Provided information start
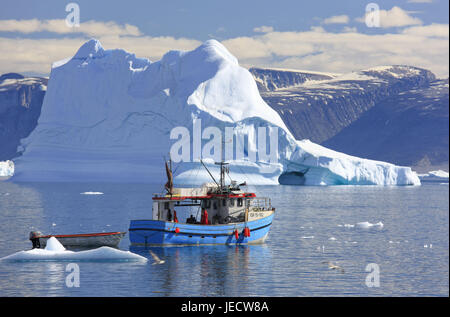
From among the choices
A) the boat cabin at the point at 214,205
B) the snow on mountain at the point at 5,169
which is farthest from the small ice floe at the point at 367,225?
the snow on mountain at the point at 5,169

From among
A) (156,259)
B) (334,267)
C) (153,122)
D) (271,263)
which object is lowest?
(334,267)

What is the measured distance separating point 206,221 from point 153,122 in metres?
60.1

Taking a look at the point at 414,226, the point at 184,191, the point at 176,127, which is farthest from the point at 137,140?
the point at 184,191

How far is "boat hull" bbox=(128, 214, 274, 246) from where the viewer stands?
32.4 m

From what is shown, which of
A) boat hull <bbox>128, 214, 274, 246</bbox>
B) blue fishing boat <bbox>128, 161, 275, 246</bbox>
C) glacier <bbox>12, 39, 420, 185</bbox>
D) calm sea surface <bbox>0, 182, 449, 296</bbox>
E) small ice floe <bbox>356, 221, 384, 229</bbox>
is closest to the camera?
calm sea surface <bbox>0, 182, 449, 296</bbox>

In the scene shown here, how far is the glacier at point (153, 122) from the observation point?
8619 centimetres

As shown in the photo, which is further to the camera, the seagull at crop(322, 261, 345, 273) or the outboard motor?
the outboard motor

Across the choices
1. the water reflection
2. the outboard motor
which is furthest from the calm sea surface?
the outboard motor

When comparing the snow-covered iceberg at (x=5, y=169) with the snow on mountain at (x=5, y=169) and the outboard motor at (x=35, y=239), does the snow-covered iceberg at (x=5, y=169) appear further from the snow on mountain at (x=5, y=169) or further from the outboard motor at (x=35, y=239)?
the outboard motor at (x=35, y=239)

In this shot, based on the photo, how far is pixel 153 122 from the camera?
92.5 metres

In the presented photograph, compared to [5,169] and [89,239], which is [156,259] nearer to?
[89,239]

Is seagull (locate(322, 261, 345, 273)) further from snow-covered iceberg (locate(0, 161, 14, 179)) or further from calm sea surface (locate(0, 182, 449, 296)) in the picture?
snow-covered iceberg (locate(0, 161, 14, 179))

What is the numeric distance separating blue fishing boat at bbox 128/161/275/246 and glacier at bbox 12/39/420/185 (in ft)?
156

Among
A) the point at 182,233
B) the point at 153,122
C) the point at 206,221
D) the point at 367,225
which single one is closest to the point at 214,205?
the point at 206,221
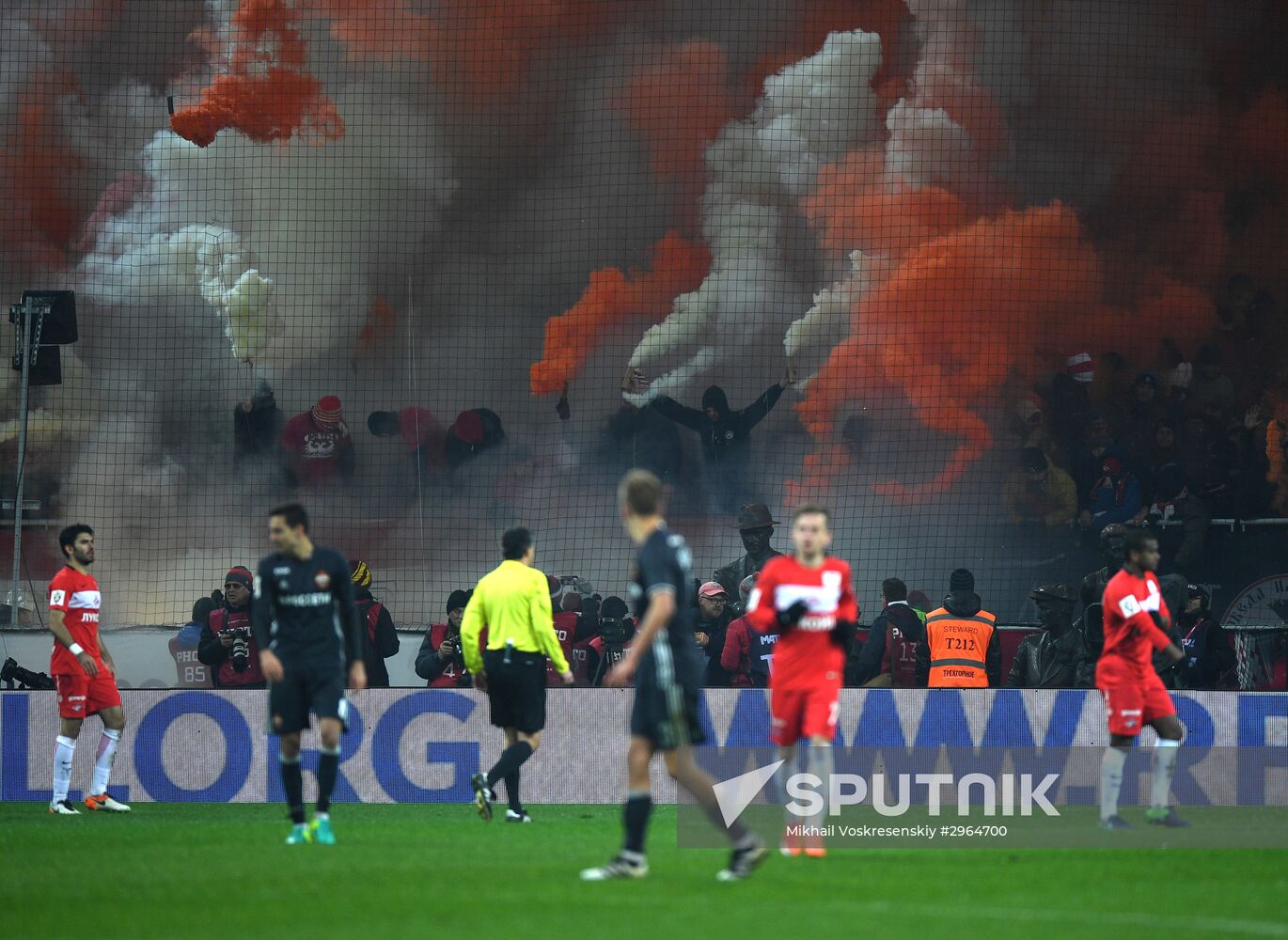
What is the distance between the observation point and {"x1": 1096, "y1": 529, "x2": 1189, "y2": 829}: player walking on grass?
Provided information end
Return the entries word for word, from the line with "When comparing the" through the end of the entries, both ends included. Leave the pictures out.

When comparing the snow-covered iceberg at (x=5, y=169) with the snow on mountain at (x=5, y=169) and the outboard motor at (x=35, y=239), does the snow-covered iceberg at (x=5, y=169) appear further from the snow on mountain at (x=5, y=169) or further from the outboard motor at (x=35, y=239)?
the outboard motor at (x=35, y=239)

In this shot, based on the photo, how far is pixel 153 122 from the camera?
92.5 metres

In the presented photograph, compared to [5,169] and [89,239], which is [156,259] nearer to?
[89,239]

Is seagull (locate(322, 261, 345, 273)) further from snow-covered iceberg (locate(0, 161, 14, 179)) or further from calm sea surface (locate(0, 182, 449, 296)) in the picture?
snow-covered iceberg (locate(0, 161, 14, 179))

What is the numeric distance separating blue fishing boat at bbox 128/161/275/246 and glacier at bbox 12/39/420/185 (in ft)?
156

Among
A) the point at 182,233
B) the point at 153,122
C) the point at 206,221
D) the point at 367,225
which single one is closest to the point at 214,205?
the point at 206,221
What is the distance between the observation point and {"x1": 1096, "y1": 529, "x2": 1189, "y2": 829}: player walking on grass?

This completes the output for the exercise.